## Page extract

* * * *

Moby Goes to Brownsville, Texas

Brownsville nestles in the very southern tip of Texas, with the Rio Grande and Mexico on its south and west, the Gulf of Mexico to the east, and all of Texas stretching north.

Brownsville, TX

Forbes named Brownsville #182 on their Best Places for Business and Careers (2014). The numbers:

  • Median Household income: $35,855
  • Median Home Price: $78,300
  • Cost of Living: 13.3% below national average
  • College attainment: 17.1%
  • Net Migration: -370

Also making the list:

  • #1 Denver, CO
  • #2 Raleigh, NC
  • #3 Portland, OR
  • #27 Boise, ID
  • #193 Flint, MI (just 11 places below Brownsville)
  • #200–last place– Atlantic City, NJ

Read the full report at Forbes/Brownsville.

Urban Dictionary is less flattering:

Texas’s south most city, a city of 200k people, 100k of which are American citizens.
Starting at its southernmost point which lives firmly in the 1850’s, add a decade per quarter mile until you reach the northern city limits and you will have finally have reached the 1970’s.

* * * *

## Dataset
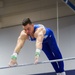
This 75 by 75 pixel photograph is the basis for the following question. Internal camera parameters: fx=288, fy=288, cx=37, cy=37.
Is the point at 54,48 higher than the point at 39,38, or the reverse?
the point at 39,38

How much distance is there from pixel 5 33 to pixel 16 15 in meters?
0.53

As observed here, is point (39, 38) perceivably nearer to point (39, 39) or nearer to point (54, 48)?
point (39, 39)

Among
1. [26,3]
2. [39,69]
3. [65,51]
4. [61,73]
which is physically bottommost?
[39,69]

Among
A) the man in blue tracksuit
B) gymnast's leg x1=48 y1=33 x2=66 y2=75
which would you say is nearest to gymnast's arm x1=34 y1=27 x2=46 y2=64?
the man in blue tracksuit

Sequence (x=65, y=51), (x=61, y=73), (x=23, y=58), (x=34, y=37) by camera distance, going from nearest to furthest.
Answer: (x=34, y=37) → (x=61, y=73) → (x=65, y=51) → (x=23, y=58)

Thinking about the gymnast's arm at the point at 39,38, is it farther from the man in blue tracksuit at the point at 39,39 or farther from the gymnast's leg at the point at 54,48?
the gymnast's leg at the point at 54,48

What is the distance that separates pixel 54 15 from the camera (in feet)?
22.3

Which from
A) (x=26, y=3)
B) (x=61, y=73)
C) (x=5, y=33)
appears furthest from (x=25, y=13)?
(x=61, y=73)

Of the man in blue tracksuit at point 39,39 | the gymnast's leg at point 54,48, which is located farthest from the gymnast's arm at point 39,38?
the gymnast's leg at point 54,48

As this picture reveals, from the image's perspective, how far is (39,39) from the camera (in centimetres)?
389

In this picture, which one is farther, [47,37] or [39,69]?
[39,69]

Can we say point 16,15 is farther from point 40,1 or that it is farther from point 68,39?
point 68,39

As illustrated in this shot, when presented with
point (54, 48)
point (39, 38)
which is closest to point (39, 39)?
point (39, 38)

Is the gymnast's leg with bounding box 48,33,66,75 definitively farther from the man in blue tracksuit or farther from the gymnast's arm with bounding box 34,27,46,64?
the gymnast's arm with bounding box 34,27,46,64
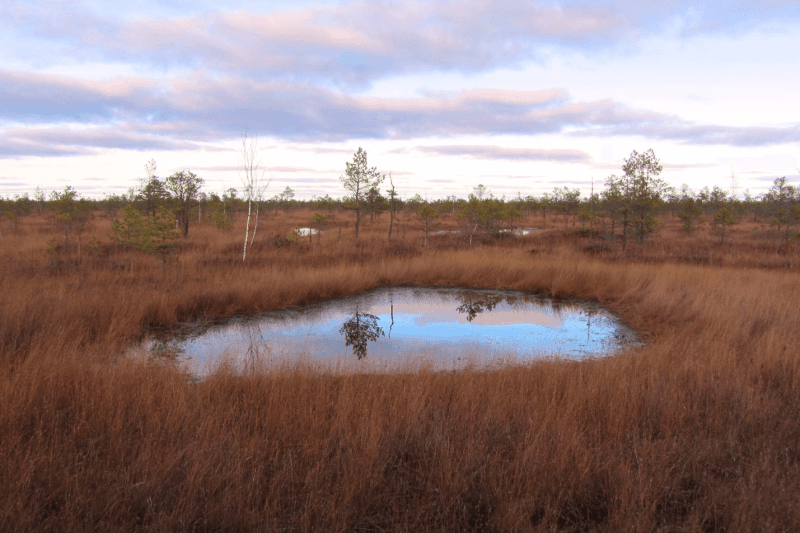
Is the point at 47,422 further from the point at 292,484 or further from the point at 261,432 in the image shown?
the point at 292,484

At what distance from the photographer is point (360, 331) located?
8.88 meters

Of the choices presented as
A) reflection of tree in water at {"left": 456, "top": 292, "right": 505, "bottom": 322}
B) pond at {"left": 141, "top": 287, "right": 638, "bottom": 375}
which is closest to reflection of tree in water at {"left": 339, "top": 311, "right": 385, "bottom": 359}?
pond at {"left": 141, "top": 287, "right": 638, "bottom": 375}

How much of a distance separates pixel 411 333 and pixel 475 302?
3477mm

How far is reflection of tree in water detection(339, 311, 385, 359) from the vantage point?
308 inches

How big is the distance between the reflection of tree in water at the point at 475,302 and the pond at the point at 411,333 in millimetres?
27

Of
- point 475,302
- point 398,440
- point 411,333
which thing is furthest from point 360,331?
point 398,440

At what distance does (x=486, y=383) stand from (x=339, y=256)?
1175 cm

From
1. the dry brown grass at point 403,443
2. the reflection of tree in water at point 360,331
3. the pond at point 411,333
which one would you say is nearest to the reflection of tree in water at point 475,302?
the pond at point 411,333

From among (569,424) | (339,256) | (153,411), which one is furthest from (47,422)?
(339,256)

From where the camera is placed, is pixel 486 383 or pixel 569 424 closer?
pixel 569 424

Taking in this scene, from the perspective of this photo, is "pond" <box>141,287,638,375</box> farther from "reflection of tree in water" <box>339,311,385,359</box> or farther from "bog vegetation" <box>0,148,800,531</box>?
"bog vegetation" <box>0,148,800,531</box>

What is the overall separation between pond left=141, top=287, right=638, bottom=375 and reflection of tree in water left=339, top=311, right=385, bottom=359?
18 millimetres

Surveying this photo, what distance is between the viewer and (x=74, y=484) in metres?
2.84

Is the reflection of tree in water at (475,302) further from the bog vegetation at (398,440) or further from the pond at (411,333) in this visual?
the bog vegetation at (398,440)
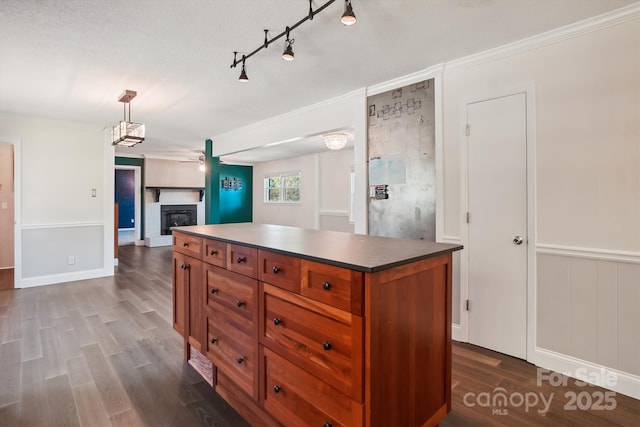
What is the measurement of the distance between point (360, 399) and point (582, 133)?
7.41 feet

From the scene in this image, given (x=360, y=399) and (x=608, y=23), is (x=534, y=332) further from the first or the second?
(x=608, y=23)

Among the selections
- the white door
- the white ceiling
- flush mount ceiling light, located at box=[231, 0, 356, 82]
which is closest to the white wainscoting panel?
the white door

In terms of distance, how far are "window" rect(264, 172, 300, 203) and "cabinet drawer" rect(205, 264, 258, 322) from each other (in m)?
6.36

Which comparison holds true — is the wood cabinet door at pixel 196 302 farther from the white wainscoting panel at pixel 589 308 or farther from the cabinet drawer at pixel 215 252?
Result: the white wainscoting panel at pixel 589 308

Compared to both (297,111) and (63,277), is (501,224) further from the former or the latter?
(63,277)

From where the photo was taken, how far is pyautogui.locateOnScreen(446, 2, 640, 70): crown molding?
204 centimetres

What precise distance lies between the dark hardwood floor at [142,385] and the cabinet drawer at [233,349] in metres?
0.24

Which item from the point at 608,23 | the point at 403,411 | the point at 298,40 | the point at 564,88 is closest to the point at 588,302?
the point at 564,88

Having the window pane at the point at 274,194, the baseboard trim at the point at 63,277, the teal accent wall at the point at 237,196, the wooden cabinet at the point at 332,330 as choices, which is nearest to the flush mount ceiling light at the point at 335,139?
the wooden cabinet at the point at 332,330

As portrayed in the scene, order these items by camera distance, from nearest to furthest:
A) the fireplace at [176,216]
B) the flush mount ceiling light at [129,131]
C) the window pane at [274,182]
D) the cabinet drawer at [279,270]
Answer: the cabinet drawer at [279,270]
the flush mount ceiling light at [129,131]
the fireplace at [176,216]
the window pane at [274,182]

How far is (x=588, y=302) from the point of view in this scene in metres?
2.20

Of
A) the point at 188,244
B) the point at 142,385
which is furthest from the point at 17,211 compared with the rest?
the point at 142,385

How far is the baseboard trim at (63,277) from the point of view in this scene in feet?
15.2

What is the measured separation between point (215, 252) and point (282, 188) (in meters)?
7.04
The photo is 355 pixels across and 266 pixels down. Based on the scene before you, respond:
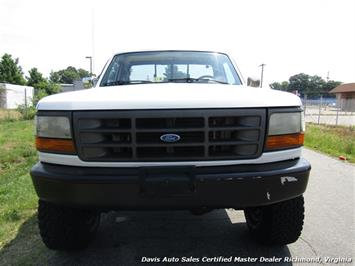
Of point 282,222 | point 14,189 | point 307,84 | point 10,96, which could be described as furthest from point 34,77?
point 307,84

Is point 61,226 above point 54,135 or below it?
below

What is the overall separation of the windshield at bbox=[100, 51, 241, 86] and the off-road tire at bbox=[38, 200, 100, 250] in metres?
1.35

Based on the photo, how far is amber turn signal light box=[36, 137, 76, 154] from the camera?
2.51m

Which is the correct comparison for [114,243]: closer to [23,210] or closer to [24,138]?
[23,210]

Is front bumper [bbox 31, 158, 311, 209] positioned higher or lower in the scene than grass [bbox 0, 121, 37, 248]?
higher

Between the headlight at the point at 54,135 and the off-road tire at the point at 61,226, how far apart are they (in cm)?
59

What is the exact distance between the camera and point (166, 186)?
93.7 inches

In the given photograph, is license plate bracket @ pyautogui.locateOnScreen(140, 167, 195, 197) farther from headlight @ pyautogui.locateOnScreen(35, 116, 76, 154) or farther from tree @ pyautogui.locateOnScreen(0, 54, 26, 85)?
tree @ pyautogui.locateOnScreen(0, 54, 26, 85)

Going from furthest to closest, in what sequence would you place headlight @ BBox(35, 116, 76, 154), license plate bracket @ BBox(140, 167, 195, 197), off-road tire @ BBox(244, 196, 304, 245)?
off-road tire @ BBox(244, 196, 304, 245), headlight @ BBox(35, 116, 76, 154), license plate bracket @ BBox(140, 167, 195, 197)

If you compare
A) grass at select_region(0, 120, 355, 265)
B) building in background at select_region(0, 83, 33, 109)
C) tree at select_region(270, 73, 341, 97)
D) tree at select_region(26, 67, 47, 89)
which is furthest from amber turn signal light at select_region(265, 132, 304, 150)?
tree at select_region(270, 73, 341, 97)

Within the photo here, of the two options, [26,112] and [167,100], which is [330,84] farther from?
[167,100]

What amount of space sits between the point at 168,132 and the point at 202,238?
151 centimetres

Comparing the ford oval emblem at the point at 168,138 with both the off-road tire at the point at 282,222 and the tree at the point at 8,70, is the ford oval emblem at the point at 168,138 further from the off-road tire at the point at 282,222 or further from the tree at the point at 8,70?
the tree at the point at 8,70

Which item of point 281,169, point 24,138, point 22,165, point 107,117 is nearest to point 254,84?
point 281,169
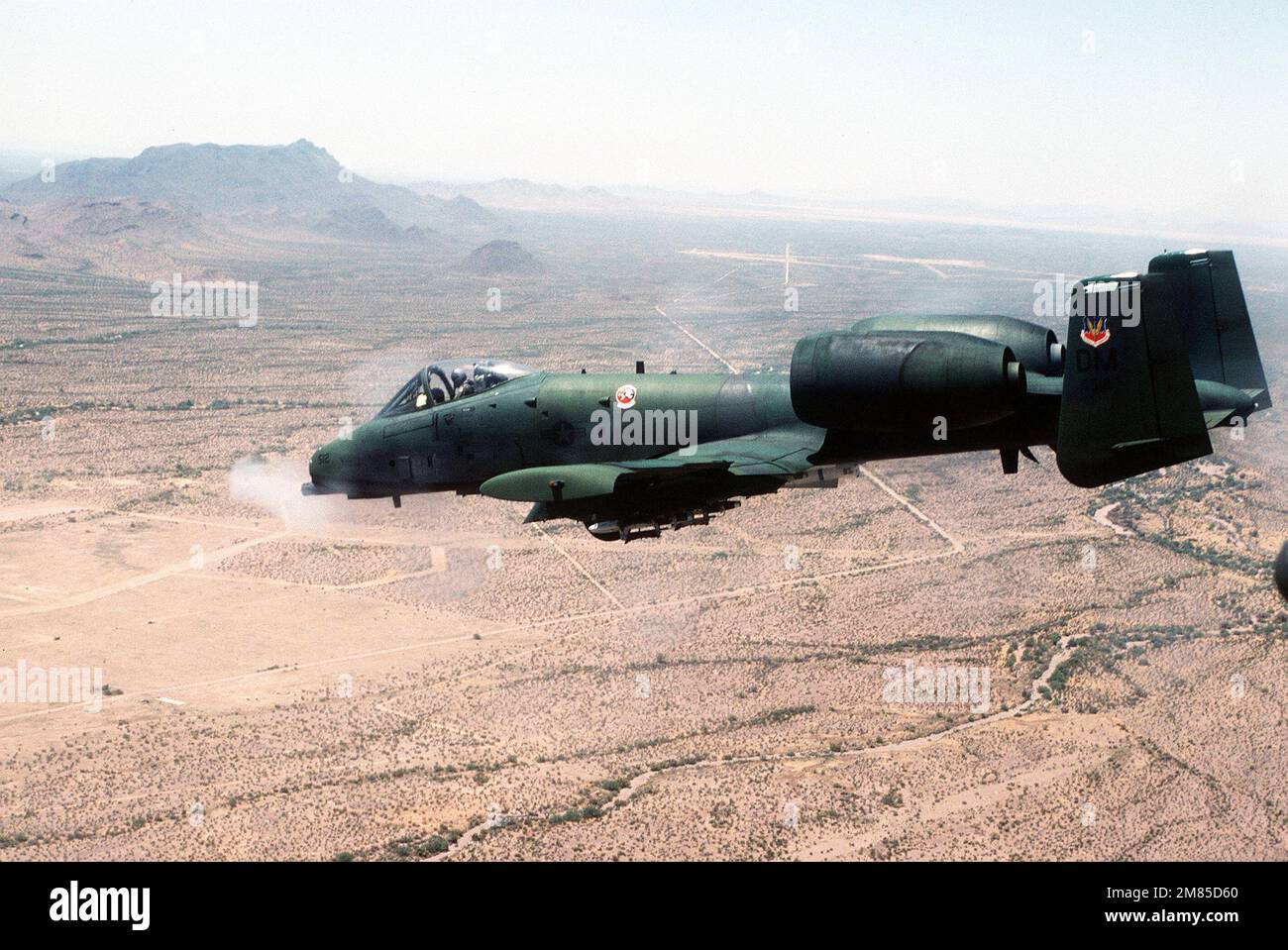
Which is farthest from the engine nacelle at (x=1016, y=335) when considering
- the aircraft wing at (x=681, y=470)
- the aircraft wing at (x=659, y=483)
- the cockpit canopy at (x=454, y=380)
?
the cockpit canopy at (x=454, y=380)

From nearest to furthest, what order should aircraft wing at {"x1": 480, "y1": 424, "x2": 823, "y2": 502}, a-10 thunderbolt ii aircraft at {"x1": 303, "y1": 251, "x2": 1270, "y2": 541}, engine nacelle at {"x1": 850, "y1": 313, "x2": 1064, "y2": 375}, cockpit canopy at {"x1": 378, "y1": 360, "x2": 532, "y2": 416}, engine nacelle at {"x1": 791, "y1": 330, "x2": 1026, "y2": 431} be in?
a-10 thunderbolt ii aircraft at {"x1": 303, "y1": 251, "x2": 1270, "y2": 541} → engine nacelle at {"x1": 791, "y1": 330, "x2": 1026, "y2": 431} → aircraft wing at {"x1": 480, "y1": 424, "x2": 823, "y2": 502} → engine nacelle at {"x1": 850, "y1": 313, "x2": 1064, "y2": 375} → cockpit canopy at {"x1": 378, "y1": 360, "x2": 532, "y2": 416}

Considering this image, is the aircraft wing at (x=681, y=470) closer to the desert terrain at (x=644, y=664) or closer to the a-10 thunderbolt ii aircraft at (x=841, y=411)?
the a-10 thunderbolt ii aircraft at (x=841, y=411)

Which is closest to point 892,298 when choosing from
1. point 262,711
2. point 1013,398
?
point 262,711

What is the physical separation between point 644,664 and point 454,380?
32574 mm

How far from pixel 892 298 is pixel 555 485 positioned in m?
131

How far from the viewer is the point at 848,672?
5756 cm

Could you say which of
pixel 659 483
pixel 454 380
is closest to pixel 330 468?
pixel 454 380

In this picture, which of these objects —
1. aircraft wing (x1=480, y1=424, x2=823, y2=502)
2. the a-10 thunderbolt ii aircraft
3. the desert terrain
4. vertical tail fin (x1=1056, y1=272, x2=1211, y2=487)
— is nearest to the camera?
vertical tail fin (x1=1056, y1=272, x2=1211, y2=487)

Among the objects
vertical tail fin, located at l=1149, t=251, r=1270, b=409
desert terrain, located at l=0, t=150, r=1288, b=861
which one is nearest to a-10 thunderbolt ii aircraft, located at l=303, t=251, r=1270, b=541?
vertical tail fin, located at l=1149, t=251, r=1270, b=409

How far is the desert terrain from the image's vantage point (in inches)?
1746

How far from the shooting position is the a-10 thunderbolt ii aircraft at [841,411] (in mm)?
19750

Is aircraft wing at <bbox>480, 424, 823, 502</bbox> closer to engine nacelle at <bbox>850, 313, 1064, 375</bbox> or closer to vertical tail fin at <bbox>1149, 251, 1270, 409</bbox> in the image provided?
engine nacelle at <bbox>850, 313, 1064, 375</bbox>

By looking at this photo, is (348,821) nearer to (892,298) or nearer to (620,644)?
(620,644)

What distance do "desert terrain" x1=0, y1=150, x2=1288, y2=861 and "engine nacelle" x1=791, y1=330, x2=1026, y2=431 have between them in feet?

* * * *

## Parts of the exercise
- A) Copy the passage of the Brownsville page from "Starting at its" to "reached the 1970’s.".
- B) In the entries, rewrite the lines from the line with "From the scene" to the line with "Result: the white", replacing "cabinet drawer" with "kitchen drawer" and leaving everything else unchanged.

## Answers given
- A)
Starting at its southernmost point which lives firmly in the 1850’s, add a decade per quarter mile until you reach the northern city limits and you will have finally have reached the 1970’s.

- B)
From the scene in this image, given (x=360, y=399) and (x=608, y=23), is (x=534, y=332) further from the first or the second?
(x=608, y=23)

Among the selections
- the white door
- the white ceiling
- flush mount ceiling light, located at box=[231, 0, 356, 82]
which is closest to the white wainscoting panel?
the white door

In terms of distance, how far are "window" rect(264, 172, 300, 203) and "kitchen drawer" rect(205, 264, 258, 322) from each other (in m)?
6.36

Which comparison holds true — is the wood cabinet door at pixel 196 302 farther from the white wainscoting panel at pixel 589 308 or farther from the kitchen drawer at pixel 215 252?
Result: the white wainscoting panel at pixel 589 308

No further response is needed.